Dernier film de Melville, "Un flic" fut à l'époque un échec public et critique. On peut comprendre pourquoi en le revoyant aujourd'hui. En effet, on ne peut qu'être déçu quand on sait que la précédente œuvre du réalisateur était "Le Cercle Rouge". "Un flic" est loin d'être aussi fort. Le film tourne autour d'un couple de criminel dont le mari exécute des braquages, tandis qu'un commissaire entretient une liaison avec la femme. On retrouve les ingrédients classiques de Melville (intrigue fataliste, ambiance sombre, braquages méticuleux, etc.), des acteurs charismatiques, et une ambiance crépusculaire esthétique. Mais la sauce a du mal à prendre. Le scénario est somme toute très léger, et semble avoir été tiré en longueur. Quant à Alain Delon, le "flic" qu'il campe parait assez peu perspicace, et est surtout bon à cogner les suspects. Richard Crenna (!), qui interprète le vrai personnage principal de manière flegmatique, n'a aucun mal à lui voler la vedette (bien qu'il soit doublé, ce qui est désagréable). Un Melville mineur.
Melville reprend trop ce qui fut son succès d'autrefois, le rythme lent devient ennuyeux, le scénario semble brasser comme du vide par moment . Le flic Alain Delon passe en personnage secondaire . On retrouve bien ce coté froid, gangster qui ont la classes et une super réalisation mais globalement mou et peu prenant .
Hélas Melville manque sa dernière station avant le terminus, l'histoire est rarement crédible, en tout cas il existe peut de liant entre les divers protagonistes et plus grave les individualités nous laissent sur notre faim. La technique est toujours là mais filmer un téléphone qui sonne pendant de longues secondes ne peut être efficace que si on a créé une véritable tension derrière.
un flic est le dernier film de melville et sans doute par le meilleur, on est loin du cercle rouge et du samouraï, qui pour moi reste son meilleur film, il parait qu'à l'origine melville avait donné le choix à delon de jouer son le flic soit le voleur, quand on voit le résultat on se dit que delon est bien meilleur dans les rôles de voyou, ici son côté "flic" ne passe pas très bien, à noter sa relation "ambigüe" avec le travelo et une catherine deneuve quasi absente , juste une apparition, mireille darc n'était-elle pas disponible à l'époque? elle qui fait figure de passante dans certains films avec delon! un petit clin d'oeil au rôle un peu inaccoutumé tenu par jean desailly (le flic du doulos)
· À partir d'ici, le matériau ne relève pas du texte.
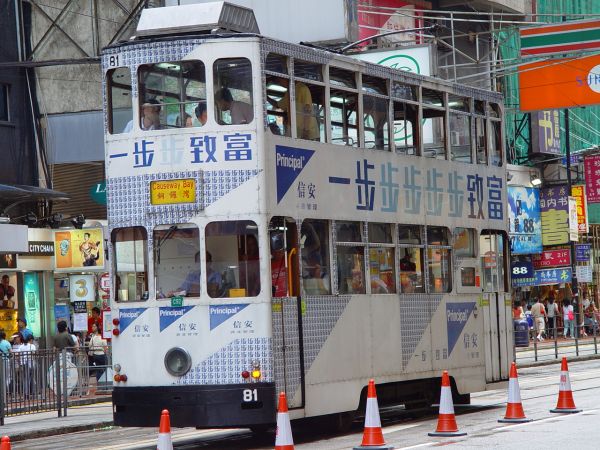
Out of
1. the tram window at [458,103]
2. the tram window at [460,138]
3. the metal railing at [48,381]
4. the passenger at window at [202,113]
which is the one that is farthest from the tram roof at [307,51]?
the metal railing at [48,381]

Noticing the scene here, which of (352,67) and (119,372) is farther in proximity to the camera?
(352,67)

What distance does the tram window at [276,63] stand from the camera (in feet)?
50.8

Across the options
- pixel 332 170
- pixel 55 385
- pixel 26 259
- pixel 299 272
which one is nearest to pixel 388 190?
pixel 332 170

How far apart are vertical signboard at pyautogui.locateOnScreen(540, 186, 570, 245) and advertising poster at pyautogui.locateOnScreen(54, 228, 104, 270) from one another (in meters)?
26.8

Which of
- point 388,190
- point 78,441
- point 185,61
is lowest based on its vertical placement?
point 78,441

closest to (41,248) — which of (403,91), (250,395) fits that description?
(403,91)

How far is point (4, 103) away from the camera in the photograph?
3475 centimetres

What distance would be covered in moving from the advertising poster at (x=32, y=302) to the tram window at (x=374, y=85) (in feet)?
61.2

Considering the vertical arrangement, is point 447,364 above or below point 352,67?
below

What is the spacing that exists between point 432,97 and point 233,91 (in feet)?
14.4

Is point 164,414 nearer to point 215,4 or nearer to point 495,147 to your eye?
point 215,4

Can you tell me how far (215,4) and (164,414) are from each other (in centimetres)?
616

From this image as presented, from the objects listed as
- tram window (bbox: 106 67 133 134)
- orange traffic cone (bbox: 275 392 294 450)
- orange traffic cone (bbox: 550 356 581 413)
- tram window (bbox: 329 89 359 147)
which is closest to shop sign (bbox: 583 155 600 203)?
orange traffic cone (bbox: 550 356 581 413)

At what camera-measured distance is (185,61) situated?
50.6 feet
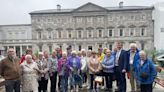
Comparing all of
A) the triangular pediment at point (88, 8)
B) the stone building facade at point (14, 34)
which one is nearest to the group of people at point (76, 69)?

On se demande ce que fout Alain Delon, seul sur l'affiche, et pourquoi Melville a choisit d'appeler son film "Un flic", tant le personnage incarné par Delon est mis en retrait. L'histoire se situant plutôt autour de l'orchestration d'un minutieux braquage par une bande de gangster. A part ça, on pardonne aisément les quelques incohérence du scénario tant l'ambiance qui se dégage du film est délicieuse. De longue scènes sans dialogue, ou chaque geste, chaque détail a son importance, des gangsters charismatiques en imper', et Alain Delon qui, dans sa classe Abitbolienne, joue nonchalamment un petit air de jazz du piano. "Un flic" est ce que l'on pourrait appeler : "un film qui a la classe !"
Malgré le prestige et l'exigence de Jean Pierre Melville, son dernier film fait un peu pitié. Si la mise en scène méticuleuse et la direction d'acteurs sont là, le scénario déçoit franchement et ennuie encore plus. Certes, il s'agit d'un classique jeu de chat et souris entre flics et voyous mais Melville peine à se renouveller et, du coup, nous refourgue un bon paquet de décors et d'ambiances qu'on croiraient sorties du "Cercle rouge" (la boite de nuit identique, les bureaux gris des flics, etc...); Bon, il y a quelques moments sympas comme la séquence du train malgré des longueurs (Richard Crenna met 10 minutes à changer de fringues !!) et ses fameuses maquettes qui rendent l'ensemble un peu fauché....Quant a Alain Delon, l'acteur semble comme anesthésié pendant les deux tiers du film pour se réveiller dans le dernier quart d'heure....Bref, une grosse déception.
«Un flic» marque la troisième collaboration entre Jean-Pierre Melville et Alain Delon, mais il s'agit aussi de la dernière oeuvre du maître du film noir à la française. Souvent considéré comme le Melville le moins réussi «Un flic» est effectivement inférieur par rapport à certains de ses autres films. Mais ne vous y trompez pas, tout ce qui caractérise le style de ce cinéaste unique est là: les longues séquences silencieuses, une direction d'acteurs irréprochable, une mise en scène parfaitement maîtrisée, des bandits charismatiques qui élaborent et exécutent leurs plans avec une minutie déconcertante. Un film de Melville, c'est une mécanique bien huilée, réglée comme du papier à musique. Mais ici, c'est au niveau du scénario que ça pêche, certaines scènes tirent en longueur pour masquer un certain vide et les rebondissements sont assez rares. Et pourtant, «Un flic» reste un polar convenable même si l'on sent clairement que Melville a manqué d'inspiration.
Du pur Melville autour d'une intrigue classique flic/gangster. Peu bavard, froid, efficace. Toujours une grande classe dans le traitement des relations entre hommes (amitié, trahison...). Et un ton désenchanté. On regrettera cependant quelques failles logiques dans le scénario, des effets spéciaux grossiers pour l'épisode du train, ainsi qu'une "grisaille" visuelle peu esthétique.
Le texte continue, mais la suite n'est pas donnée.